NY Mets fans already know the projected stats for Devin Williams are wrong

The Bronx was noisy. Queens might be the reset button.
Division Series - Toronto Blue Jays v New York Yankees - Game Three
Division Series - Toronto Blue Jays v New York Yankees - Game Three | Ishika Samant/GettyImages

If you’re a big fan of the New York Mets, then you’ve probably already read the FanGraphs projection for Devin Williams and instinctively said, “Yeah…no.” Not because projections are useless. Because reliever projections are basically a polite guess playing dress up, and Williams is the kind of arm that should make the model look nervous.

FanGraphs’ Steamer line has Williams posting 64 innings, a 3.14 ERA, and 32 saves with the Mets. That’s fine. It’s also the kind of “let’s not get yelled at later” forecast you give a volatile reliever coming off a weird season. The problem is that Mets fans just watched Williams have a weird season.

Mets reliever Devin Williams is the type of arm projections can miss

Williams' 2025 season with the Yankees was marked by a 4.79 ERA over 67 appearances (62 IP) as well as losing the closer's job at times throughout the season. While the ERA does appear to be rather poor, Williams had a 3.11 xERA which indicates a high degree of luck/variance. Additionally, while Williams did miss bats at an elite rate (13.06 K/9), the idea that he suddenly forgot how to pitch is simply not supported.

Here’s where Mets context matters: Williams isn’t arriving as a mystery box. He came back from a back injury in 2024 and was vintage down the stretch: 1.25 ERA, 14 saves, 38 strikeouts in 21 2/3 innings.

Add that to the shift in ballparks, it's more important than some want to acknowledge. In terms of Statcast's 3 year running average for each ballpark (Yankee Stadium 2023-25; Citi Field 2023-25), Yankee Stadium is a 119 HR park while Citi Field is a 104 HR park.

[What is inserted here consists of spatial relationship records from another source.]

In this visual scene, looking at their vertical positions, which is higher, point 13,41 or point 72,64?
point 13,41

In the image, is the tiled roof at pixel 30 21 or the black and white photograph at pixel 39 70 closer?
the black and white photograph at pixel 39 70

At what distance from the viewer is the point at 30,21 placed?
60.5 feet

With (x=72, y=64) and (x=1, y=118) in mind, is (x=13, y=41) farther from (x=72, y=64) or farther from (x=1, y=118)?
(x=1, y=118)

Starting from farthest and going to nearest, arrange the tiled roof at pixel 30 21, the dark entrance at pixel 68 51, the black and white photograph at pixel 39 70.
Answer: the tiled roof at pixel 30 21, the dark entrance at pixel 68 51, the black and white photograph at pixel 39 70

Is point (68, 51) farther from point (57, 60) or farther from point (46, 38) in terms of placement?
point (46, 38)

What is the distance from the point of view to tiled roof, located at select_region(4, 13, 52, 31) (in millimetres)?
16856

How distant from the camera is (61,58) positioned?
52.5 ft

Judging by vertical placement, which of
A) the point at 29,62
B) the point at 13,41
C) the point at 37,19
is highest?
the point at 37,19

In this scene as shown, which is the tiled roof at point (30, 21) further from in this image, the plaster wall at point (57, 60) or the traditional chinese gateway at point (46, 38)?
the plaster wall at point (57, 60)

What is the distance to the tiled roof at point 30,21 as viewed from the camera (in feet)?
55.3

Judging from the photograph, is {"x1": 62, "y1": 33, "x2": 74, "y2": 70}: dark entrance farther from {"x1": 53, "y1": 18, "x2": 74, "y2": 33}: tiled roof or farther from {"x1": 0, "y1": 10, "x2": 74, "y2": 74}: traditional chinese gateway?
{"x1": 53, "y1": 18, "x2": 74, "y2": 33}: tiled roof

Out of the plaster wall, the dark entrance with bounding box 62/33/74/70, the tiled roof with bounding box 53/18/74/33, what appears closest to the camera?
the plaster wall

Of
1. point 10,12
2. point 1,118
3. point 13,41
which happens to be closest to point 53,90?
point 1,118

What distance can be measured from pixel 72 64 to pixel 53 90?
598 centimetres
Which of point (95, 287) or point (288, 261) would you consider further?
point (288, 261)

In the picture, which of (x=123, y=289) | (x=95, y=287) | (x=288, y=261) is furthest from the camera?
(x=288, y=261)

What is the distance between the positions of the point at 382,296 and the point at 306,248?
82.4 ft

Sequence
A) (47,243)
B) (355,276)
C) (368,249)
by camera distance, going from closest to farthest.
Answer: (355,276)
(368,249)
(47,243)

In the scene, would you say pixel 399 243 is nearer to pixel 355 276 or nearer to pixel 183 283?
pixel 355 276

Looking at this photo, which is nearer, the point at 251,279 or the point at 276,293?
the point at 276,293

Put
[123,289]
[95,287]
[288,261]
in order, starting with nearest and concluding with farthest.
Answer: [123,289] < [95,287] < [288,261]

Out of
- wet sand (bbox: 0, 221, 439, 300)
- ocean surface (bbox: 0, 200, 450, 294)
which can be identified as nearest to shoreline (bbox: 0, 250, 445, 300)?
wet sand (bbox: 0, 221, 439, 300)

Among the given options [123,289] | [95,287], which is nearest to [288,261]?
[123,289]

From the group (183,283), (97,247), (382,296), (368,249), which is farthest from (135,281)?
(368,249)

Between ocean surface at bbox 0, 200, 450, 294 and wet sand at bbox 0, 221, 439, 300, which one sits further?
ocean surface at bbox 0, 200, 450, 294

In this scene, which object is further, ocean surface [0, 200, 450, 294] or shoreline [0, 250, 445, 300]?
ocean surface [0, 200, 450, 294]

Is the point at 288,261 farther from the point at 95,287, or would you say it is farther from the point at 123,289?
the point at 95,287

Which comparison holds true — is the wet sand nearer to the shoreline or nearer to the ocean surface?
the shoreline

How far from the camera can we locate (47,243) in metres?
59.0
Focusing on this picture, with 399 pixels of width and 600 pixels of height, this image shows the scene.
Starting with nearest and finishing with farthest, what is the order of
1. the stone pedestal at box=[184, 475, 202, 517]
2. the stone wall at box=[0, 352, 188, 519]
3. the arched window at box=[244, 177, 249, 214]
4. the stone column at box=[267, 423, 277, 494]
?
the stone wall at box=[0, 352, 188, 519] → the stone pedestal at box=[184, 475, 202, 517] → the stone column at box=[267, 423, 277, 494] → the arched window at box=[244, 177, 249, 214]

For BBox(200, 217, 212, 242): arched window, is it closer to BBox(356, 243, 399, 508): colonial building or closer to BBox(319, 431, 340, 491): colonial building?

While the overall park environment may be slightly less forgiving in the Bronx (100) than in Queens (98), Citi Field isn’t as easy a place to hit home runs. That's not to say things will suddenly be easier for Williams, but there will definitely be fewer nights when the ball will leave the yard on a good pitch, and fewer bloop and blast innings where a weird swing kills your ERA.

So when Steamer spits out 3.14, Mets fans aren’t offended — they’re just not buying it as a projected outcome. The real question isn’t “will he be last year or elite again?” It’s how quickly do the Mets get the normal Devin Williams back — the one who’s built a 2.45 career ERA and has spent most of his prime making hitters look silly? If that guy shows up in Queens, the projection is going to be the thing that looks wrong. Not him.